Please rewrite these records with "Used" swapped for "Pre-owned" and everything else unchanged. Leave the pictures out of your answer.
────────────────
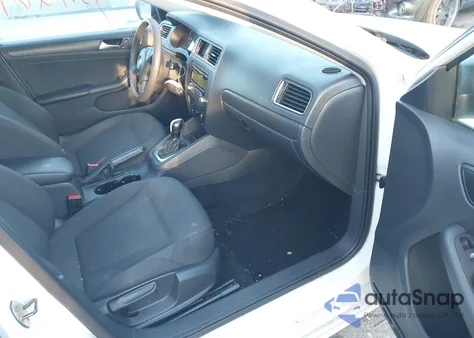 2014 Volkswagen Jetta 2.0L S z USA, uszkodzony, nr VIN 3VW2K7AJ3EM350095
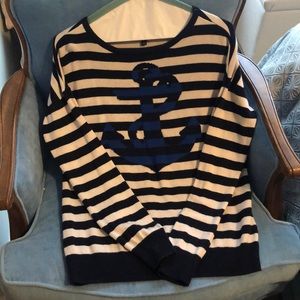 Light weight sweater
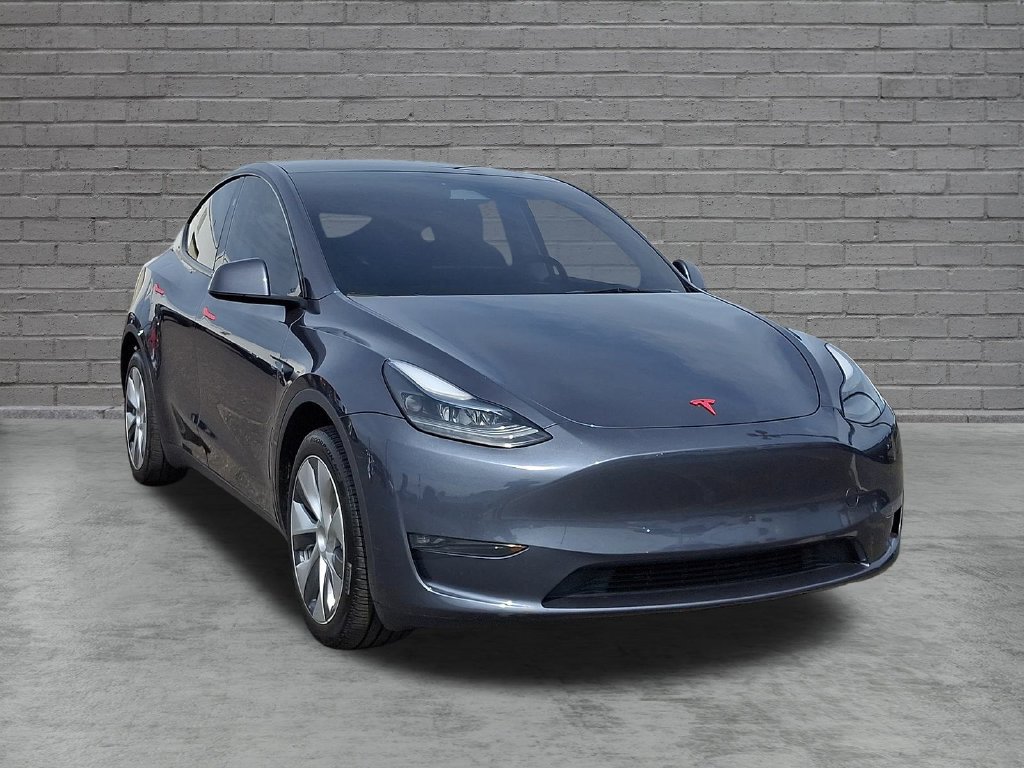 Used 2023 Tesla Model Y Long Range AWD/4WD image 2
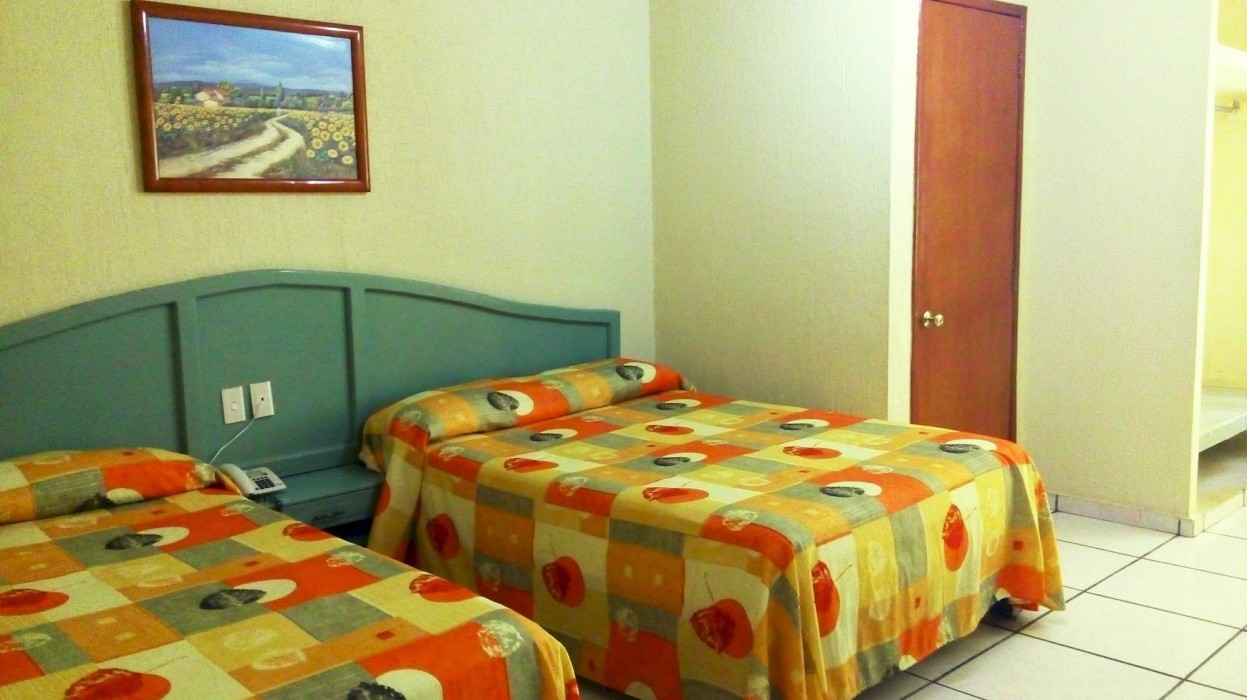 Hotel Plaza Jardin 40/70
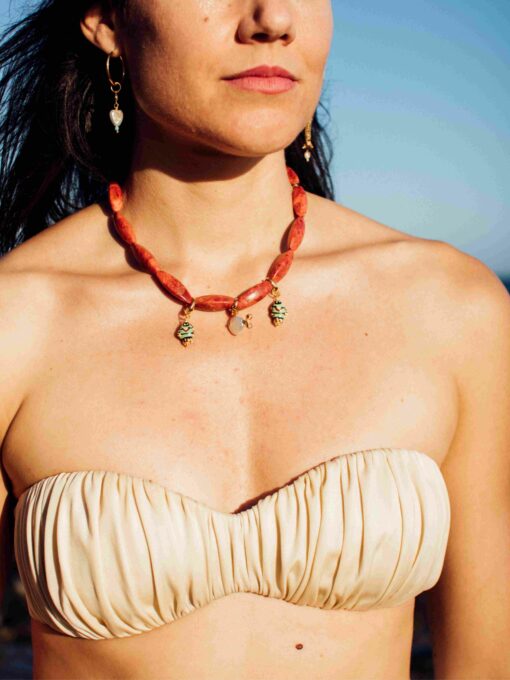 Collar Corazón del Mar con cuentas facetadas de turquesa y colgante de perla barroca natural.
────────────────
- Written answer -
 2014 Volkswagen Jetta 2.0L S z USA, uszkodzony, nr VIN 3VW2K7AJ3EM350095
 Light weight sweater
 Pre-owned 2023 Tesla Model Y Long Range AWD/4WD image 2
 Hotel Plaza Jardin 40/70
 Collar Corazón del Mar con cuentas facetadas de turquesa y colgante de perla barroca natural.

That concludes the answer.